Reproduce word for word the part of the article below on pan liners and the Plastic Packaging Tax that begins with the words "The FPA highlighted" and ends with "director Martin Kersh.".

[Document passage Boundary: Start]

The Foodservice Packaging Association (FPA) is calling for an exemption for pan liners from the Plastic Packaging Tax, due to come into force in April this year.
Pan liners are widely used in commercial bakeries and kitchens to protect pans and cake tins. Their use helps ensure longer life, saves on labour costs for time spent cleaning and reduces water and energy, the FPA noted.
However, HMRC classifies the pan liners as packaging, which puts them in the scope of the tax. Its view is that pan liners “meet the definition of packaging” and when not in the supply chain “fall under a single use product designed to be used by a consumer or user in performing one or more of the following functions in respect of goods or waste: containment, protection, handling, presentation and delivery”.
The FPA highlighted that the government body has granted an exemption for silage wrap. The intention of this exemption was to “exclude items from the tax which meet the definition of a packaging component but are manufactured or imported for a different primary purpose”.
As such, the trade body is calling for a similar exemption for pan liners.
“Many in hospitality won’t be aware pan liners are included in the scope of the tax, and some may not even be aware of how the tax will increase their costs,” said FPA executive director Martin Kersh.
“Packaging is designed to protect its contents. However, the role of pan liners is to protect pans – a completely different function from packaging. The exchequer secretary, Helen Whately MP, has been made aware of this anomaly and that it equally meets, if not exceeds, her criteria for exempting silage wrap.”
The FPA conducted a survey on LinkedIn and Twitter last week, with responses coming from non-members in hospitality and in answer to the question ‘Is a pan liner packaging?’ the answer was a resounding ’no’, with 92% disagreeing with HMRC’s view that pan liners are packaging.

[Document passage Boundary: End]
[Study material Boundary: Start]

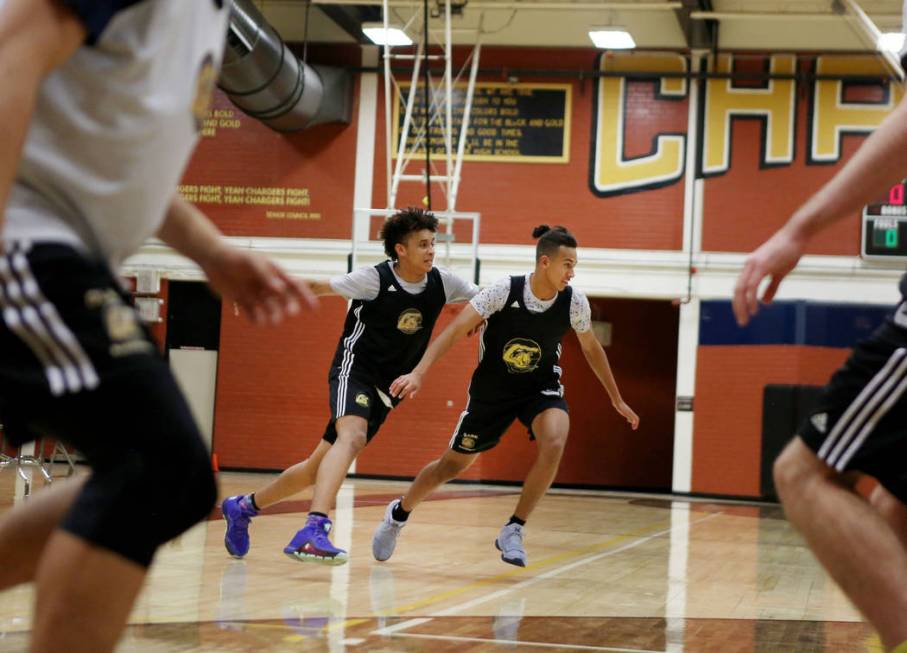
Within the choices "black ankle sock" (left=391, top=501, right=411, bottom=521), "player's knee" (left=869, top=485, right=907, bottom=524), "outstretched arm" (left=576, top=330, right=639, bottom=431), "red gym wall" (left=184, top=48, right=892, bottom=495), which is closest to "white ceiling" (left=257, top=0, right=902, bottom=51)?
"red gym wall" (left=184, top=48, right=892, bottom=495)

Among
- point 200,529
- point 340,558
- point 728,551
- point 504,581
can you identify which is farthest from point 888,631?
point 728,551

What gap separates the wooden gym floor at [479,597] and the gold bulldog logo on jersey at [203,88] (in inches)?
90.3

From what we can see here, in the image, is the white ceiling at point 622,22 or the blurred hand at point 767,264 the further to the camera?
the white ceiling at point 622,22

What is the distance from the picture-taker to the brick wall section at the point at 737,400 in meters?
15.0

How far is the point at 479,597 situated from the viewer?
5418 mm

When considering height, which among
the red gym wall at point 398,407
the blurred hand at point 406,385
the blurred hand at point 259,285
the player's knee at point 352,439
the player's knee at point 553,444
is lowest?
the red gym wall at point 398,407

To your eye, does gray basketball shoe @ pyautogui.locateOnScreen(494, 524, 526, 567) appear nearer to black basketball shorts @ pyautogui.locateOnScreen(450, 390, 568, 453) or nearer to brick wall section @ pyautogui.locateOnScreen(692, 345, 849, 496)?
black basketball shorts @ pyautogui.locateOnScreen(450, 390, 568, 453)

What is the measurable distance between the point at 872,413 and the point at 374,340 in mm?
4536

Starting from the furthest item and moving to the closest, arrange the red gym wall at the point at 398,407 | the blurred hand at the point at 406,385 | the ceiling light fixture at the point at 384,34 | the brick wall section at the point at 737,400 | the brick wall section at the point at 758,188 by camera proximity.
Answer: the red gym wall at the point at 398,407
the brick wall section at the point at 758,188
the brick wall section at the point at 737,400
the ceiling light fixture at the point at 384,34
the blurred hand at the point at 406,385

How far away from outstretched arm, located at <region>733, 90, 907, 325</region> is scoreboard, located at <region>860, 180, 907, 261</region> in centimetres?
1326

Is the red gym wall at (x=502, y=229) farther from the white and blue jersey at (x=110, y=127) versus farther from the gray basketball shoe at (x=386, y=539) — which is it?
the white and blue jersey at (x=110, y=127)

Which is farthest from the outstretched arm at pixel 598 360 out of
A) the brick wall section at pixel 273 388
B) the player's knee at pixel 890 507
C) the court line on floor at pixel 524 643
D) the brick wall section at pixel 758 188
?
the brick wall section at pixel 273 388

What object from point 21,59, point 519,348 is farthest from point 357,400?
point 21,59

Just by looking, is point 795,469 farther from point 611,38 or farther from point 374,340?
point 611,38
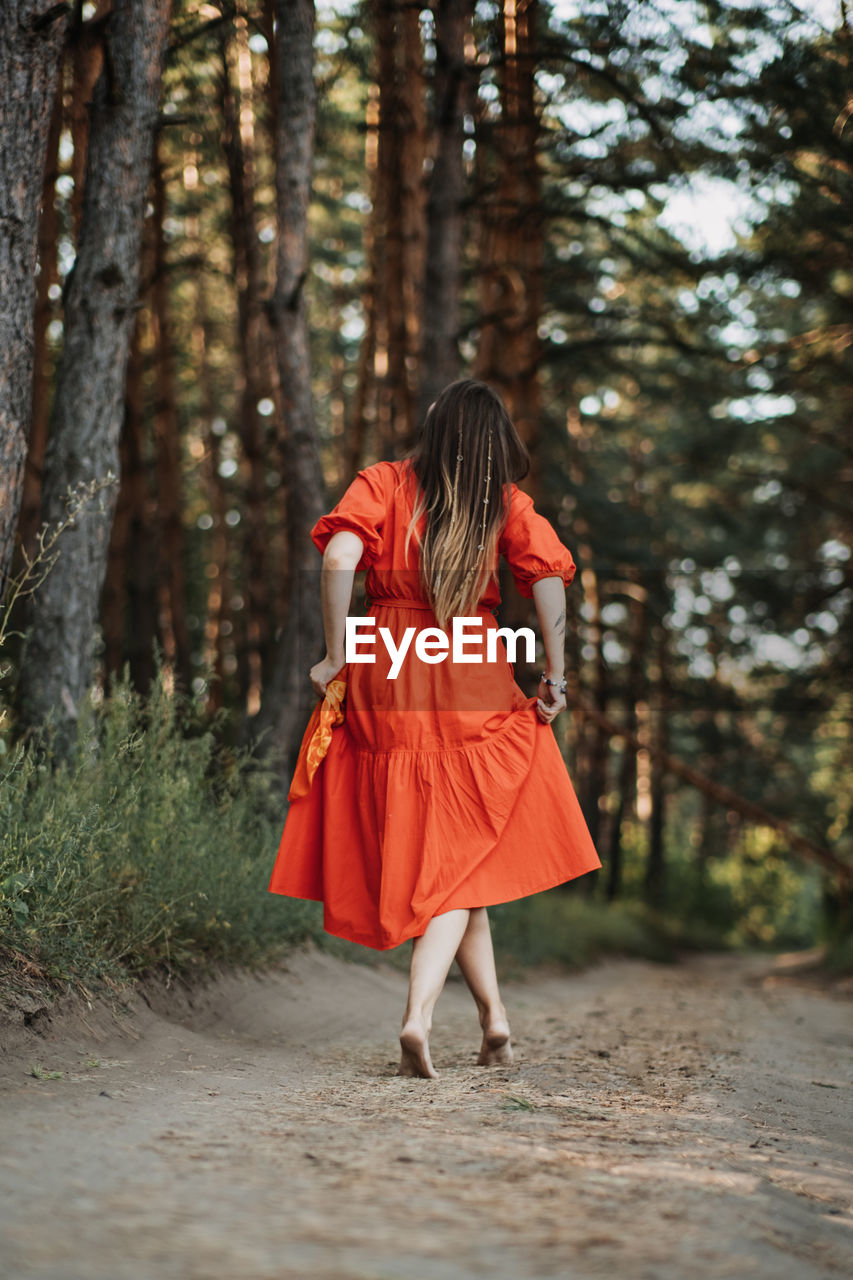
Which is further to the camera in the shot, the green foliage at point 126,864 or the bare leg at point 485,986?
the bare leg at point 485,986

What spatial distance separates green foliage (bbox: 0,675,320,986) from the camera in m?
4.07

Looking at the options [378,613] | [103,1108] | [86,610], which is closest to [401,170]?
[86,610]

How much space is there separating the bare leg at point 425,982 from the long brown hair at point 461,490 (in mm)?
1078

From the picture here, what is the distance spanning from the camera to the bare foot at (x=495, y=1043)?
170 inches

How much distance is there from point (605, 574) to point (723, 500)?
5.52 meters

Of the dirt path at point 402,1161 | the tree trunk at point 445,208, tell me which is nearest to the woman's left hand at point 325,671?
the dirt path at point 402,1161

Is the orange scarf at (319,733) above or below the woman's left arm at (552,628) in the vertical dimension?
below

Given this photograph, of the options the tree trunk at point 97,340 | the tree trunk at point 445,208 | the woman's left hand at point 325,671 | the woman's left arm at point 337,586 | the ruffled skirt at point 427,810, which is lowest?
the ruffled skirt at point 427,810

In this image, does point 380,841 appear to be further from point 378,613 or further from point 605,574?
point 605,574

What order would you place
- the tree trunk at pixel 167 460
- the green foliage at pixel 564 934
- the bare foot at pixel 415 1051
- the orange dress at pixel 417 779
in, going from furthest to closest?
1. the tree trunk at pixel 167 460
2. the green foliage at pixel 564 934
3. the orange dress at pixel 417 779
4. the bare foot at pixel 415 1051

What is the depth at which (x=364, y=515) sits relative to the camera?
419cm
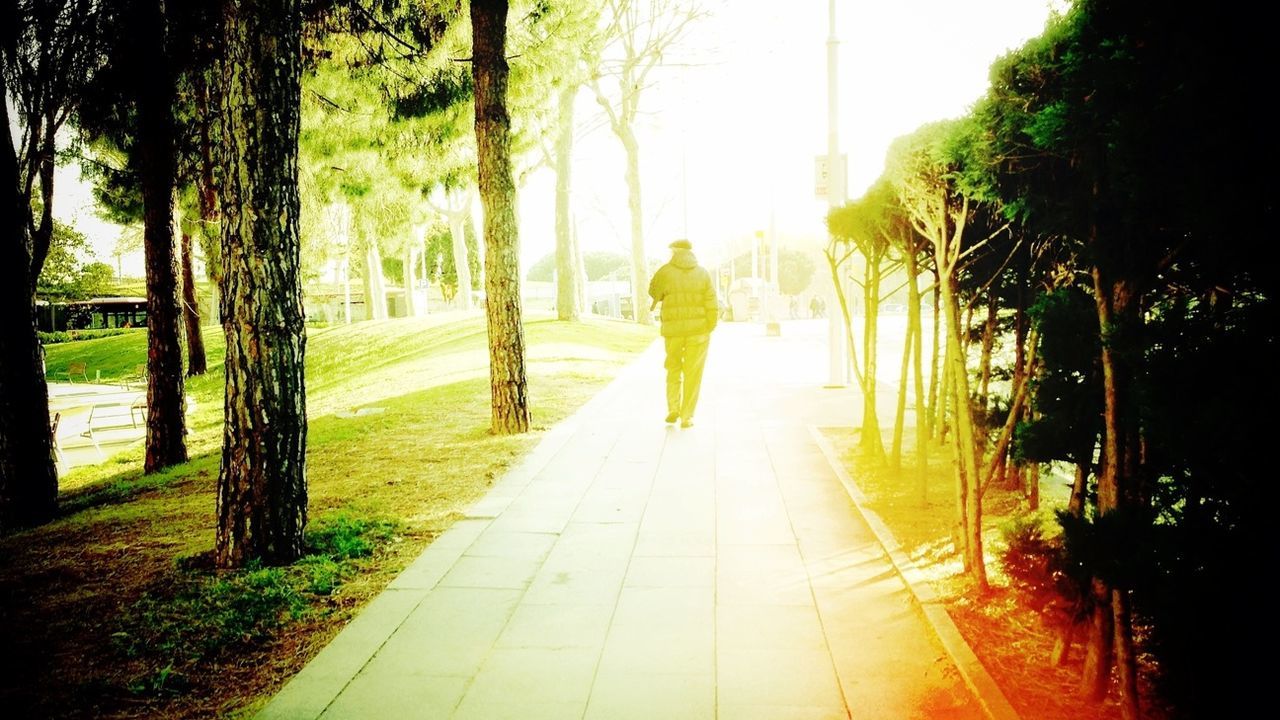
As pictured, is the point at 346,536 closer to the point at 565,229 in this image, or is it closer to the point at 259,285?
the point at 259,285

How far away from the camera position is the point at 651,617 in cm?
351

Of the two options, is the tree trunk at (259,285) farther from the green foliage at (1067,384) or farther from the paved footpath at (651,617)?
the green foliage at (1067,384)

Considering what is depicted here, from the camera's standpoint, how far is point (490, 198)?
7.91 metres

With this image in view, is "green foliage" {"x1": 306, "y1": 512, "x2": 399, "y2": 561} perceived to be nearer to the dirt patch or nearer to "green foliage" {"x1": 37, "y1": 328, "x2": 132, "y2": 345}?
the dirt patch

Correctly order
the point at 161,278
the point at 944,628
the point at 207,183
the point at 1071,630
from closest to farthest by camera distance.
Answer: the point at 1071,630 → the point at 944,628 → the point at 161,278 → the point at 207,183

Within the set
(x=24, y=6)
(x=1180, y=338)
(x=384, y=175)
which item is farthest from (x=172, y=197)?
(x=1180, y=338)

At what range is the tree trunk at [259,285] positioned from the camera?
4.16 m

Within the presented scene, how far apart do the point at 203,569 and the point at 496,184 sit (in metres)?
5.02

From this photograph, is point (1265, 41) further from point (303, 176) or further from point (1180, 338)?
point (303, 176)

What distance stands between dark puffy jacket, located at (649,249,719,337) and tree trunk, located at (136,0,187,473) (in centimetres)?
561

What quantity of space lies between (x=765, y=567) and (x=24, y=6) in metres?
8.24

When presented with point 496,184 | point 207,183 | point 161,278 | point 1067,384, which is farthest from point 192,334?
point 1067,384

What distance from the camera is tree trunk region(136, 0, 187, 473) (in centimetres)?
788

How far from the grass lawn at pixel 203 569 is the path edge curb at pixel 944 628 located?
9.64ft
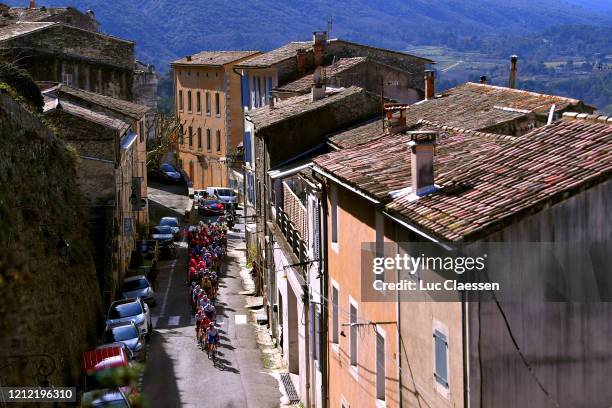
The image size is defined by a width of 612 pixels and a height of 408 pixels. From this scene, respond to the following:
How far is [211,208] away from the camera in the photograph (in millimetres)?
61250

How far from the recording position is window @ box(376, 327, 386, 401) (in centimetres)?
1672

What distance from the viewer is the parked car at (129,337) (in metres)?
27.8

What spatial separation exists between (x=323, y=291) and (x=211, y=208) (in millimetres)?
39917

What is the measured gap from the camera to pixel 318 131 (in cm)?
3281

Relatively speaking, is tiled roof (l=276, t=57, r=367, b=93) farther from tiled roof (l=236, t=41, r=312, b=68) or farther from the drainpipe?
the drainpipe

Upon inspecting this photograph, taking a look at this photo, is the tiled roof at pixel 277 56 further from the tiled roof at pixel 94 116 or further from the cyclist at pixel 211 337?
the cyclist at pixel 211 337

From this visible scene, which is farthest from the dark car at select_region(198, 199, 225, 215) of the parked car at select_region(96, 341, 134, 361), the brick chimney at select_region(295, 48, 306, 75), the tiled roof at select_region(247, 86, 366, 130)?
the parked car at select_region(96, 341, 134, 361)

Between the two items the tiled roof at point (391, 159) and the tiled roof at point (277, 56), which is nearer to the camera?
the tiled roof at point (391, 159)

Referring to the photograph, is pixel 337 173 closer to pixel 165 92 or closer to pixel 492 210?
Result: pixel 492 210

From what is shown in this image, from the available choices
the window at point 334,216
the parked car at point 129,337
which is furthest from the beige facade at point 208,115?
the window at point 334,216

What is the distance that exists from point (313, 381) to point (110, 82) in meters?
34.2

[Study material Boundary: End]

## Written answer
The FPA highlighted that the government body has granted an exemption for silage wrap. The intention of this exemption was to “exclude items from the tax which meet the definition of a packaging component but are manufactured or imported for a different primary purpose”.
As such, the trade body is calling for a similar exemption for pan liners.
“Many in hospitality won’t be aware pan liners are included in the scope of the tax, and some may not even be aware of how the tax will increase their costs,” said FPA executive director Martin Kersh.